■ **Information given**
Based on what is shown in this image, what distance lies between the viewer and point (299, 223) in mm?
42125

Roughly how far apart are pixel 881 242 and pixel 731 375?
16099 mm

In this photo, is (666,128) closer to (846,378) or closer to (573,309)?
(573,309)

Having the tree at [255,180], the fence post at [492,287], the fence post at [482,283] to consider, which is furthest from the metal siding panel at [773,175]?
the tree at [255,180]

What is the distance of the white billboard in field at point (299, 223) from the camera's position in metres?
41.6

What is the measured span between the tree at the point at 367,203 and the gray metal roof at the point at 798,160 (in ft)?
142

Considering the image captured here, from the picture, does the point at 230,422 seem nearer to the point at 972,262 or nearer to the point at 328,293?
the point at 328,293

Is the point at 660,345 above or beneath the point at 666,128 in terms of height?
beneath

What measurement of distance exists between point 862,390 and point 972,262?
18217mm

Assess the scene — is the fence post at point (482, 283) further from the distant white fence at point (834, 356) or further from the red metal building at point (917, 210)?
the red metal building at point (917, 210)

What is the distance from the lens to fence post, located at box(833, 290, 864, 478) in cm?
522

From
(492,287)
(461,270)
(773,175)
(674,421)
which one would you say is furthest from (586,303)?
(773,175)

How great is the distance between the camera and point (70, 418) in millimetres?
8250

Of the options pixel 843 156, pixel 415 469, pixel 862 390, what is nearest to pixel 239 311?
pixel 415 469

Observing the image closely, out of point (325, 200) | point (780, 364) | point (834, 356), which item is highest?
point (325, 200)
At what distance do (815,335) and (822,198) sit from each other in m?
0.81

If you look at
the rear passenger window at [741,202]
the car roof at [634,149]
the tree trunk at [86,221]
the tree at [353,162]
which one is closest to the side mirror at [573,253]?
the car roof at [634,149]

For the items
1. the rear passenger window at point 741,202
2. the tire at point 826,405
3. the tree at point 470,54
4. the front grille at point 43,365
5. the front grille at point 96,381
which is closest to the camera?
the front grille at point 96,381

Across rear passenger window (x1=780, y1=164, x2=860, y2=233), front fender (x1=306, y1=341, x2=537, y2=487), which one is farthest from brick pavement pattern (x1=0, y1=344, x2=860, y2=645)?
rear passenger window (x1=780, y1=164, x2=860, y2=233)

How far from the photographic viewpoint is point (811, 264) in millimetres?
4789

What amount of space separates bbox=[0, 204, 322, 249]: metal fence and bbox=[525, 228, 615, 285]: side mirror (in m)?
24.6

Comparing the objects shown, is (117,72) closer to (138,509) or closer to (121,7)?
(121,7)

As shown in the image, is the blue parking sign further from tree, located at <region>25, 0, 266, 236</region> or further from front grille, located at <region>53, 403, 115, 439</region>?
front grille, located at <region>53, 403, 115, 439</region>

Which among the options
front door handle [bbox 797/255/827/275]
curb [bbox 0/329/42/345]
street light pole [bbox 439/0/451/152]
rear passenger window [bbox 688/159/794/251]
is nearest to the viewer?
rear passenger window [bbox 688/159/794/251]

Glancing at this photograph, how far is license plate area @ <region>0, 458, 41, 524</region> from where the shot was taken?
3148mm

■ **Task to carry out**
Show each line of the rows above that contains the word "options".

■ **Output for this task**
Of the options pixel 843 156, pixel 415 469, pixel 862 390, what is nearest to pixel 239 311?
Which among the options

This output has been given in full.